DATA FOR THIS TASK —
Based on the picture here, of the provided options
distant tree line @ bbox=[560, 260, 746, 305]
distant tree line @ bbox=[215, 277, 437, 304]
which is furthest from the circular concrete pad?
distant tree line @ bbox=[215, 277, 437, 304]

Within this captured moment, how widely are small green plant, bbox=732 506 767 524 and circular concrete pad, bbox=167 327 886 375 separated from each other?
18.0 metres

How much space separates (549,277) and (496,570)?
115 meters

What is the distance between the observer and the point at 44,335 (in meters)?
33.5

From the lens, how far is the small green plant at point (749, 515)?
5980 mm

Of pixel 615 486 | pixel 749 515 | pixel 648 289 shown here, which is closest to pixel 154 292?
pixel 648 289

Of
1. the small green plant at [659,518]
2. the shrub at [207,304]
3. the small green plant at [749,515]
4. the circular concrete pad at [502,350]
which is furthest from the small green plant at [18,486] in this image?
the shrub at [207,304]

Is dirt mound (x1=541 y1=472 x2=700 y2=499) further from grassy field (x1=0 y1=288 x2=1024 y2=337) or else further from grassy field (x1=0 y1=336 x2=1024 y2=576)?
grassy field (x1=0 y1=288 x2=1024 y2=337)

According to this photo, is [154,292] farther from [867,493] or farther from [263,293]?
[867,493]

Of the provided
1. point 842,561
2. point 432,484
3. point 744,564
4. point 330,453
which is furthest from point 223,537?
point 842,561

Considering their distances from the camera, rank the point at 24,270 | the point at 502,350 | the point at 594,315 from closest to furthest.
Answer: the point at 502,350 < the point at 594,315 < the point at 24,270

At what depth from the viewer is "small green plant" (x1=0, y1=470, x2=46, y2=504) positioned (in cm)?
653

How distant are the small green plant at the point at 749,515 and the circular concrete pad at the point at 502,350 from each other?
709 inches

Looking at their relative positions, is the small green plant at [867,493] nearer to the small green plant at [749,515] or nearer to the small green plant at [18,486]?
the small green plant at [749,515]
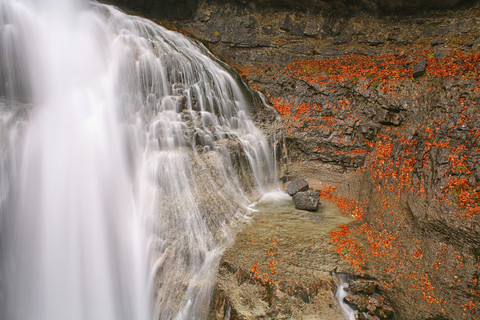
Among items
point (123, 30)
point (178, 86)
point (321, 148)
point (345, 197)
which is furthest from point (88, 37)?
point (345, 197)

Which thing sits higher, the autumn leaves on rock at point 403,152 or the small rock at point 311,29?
the small rock at point 311,29

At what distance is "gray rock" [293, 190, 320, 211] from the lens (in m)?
7.02

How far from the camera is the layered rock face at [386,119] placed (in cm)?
499

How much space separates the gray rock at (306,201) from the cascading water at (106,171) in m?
1.41

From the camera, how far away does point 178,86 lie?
789 cm

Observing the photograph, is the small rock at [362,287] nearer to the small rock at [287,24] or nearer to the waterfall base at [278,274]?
the waterfall base at [278,274]

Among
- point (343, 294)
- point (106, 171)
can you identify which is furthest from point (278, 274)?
point (106, 171)

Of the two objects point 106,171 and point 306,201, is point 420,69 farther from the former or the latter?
point 106,171

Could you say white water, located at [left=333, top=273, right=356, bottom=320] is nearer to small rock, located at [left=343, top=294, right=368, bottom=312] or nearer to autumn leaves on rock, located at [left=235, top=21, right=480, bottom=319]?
small rock, located at [left=343, top=294, right=368, bottom=312]

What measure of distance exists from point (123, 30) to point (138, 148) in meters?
4.16

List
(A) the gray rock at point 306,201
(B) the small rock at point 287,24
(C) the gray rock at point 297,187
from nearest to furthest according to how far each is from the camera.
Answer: (A) the gray rock at point 306,201, (C) the gray rock at point 297,187, (B) the small rock at point 287,24

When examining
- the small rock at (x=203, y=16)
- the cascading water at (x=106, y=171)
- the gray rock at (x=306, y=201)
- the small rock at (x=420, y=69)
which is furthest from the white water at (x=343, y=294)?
the small rock at (x=203, y=16)

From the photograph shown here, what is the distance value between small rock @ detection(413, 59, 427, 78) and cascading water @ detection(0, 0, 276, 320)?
19.1ft

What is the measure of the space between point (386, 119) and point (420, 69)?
75.5 inches
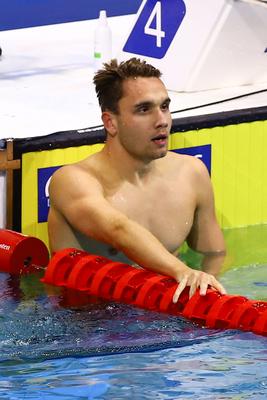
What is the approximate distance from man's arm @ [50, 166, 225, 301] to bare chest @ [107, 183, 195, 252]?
0.14 metres

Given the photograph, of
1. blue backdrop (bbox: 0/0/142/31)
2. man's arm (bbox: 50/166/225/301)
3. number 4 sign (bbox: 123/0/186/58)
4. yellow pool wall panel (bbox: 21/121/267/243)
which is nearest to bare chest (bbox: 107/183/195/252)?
man's arm (bbox: 50/166/225/301)

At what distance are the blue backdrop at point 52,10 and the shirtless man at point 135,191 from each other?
10.5 ft

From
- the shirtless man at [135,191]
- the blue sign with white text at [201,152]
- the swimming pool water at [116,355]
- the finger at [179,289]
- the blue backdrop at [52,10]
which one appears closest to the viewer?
the swimming pool water at [116,355]

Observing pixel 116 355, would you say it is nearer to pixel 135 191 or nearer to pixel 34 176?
pixel 135 191

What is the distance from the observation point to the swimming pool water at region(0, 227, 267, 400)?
4238 mm

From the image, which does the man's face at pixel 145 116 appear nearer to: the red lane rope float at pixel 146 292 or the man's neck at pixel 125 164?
the man's neck at pixel 125 164

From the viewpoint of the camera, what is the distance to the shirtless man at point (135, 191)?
514cm

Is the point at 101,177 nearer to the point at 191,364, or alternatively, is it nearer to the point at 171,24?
the point at 191,364

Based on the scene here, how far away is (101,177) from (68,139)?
0.52 m

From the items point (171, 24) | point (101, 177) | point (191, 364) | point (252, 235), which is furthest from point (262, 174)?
point (191, 364)

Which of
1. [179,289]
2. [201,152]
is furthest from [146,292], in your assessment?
[201,152]

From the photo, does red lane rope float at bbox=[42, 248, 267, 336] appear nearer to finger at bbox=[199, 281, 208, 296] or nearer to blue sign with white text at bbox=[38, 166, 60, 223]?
finger at bbox=[199, 281, 208, 296]

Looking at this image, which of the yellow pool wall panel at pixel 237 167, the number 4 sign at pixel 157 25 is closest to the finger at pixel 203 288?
the yellow pool wall panel at pixel 237 167

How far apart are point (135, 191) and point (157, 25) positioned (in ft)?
5.01
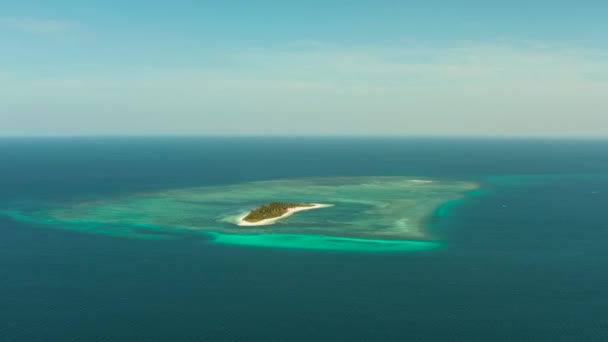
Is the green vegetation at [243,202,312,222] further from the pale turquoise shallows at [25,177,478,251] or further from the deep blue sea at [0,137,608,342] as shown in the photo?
the deep blue sea at [0,137,608,342]

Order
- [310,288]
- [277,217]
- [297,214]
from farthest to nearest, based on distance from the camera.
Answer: [297,214]
[277,217]
[310,288]

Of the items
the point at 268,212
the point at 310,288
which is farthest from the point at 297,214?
the point at 310,288

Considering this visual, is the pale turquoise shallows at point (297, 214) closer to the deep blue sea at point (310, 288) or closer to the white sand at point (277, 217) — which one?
the white sand at point (277, 217)

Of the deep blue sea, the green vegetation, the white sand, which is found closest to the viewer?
the deep blue sea

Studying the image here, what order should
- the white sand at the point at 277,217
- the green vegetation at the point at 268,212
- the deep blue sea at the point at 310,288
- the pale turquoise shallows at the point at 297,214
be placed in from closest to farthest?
the deep blue sea at the point at 310,288, the pale turquoise shallows at the point at 297,214, the white sand at the point at 277,217, the green vegetation at the point at 268,212

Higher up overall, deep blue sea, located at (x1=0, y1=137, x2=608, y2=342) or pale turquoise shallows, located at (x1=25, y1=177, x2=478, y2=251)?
pale turquoise shallows, located at (x1=25, y1=177, x2=478, y2=251)

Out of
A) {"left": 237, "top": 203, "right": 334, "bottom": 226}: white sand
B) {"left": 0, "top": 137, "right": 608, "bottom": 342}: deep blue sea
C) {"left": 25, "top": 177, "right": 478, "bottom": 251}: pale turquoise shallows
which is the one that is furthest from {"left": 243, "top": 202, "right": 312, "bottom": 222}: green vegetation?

DESCRIPTION OF THE TASK — Give the lines running from the start of the rows through the line containing "18.0 metres", both included, as a JSON list of strings, one string per line. Leave out blank lines.

RESPONSE TO THE EXERCISE —
[
  "Based on the picture here, of the provided options",
  "distant tree line @ bbox=[560, 260, 746, 305]",
  "distant tree line @ bbox=[215, 277, 437, 304]",
  "which is furthest from the circular concrete pad?",
  "distant tree line @ bbox=[215, 277, 437, 304]",
  "Within this captured moment, how widely are small green plant, bbox=732 506 767 524 and circular concrete pad, bbox=167 327 886 375 separated from each other?",
  "18.0 metres"
]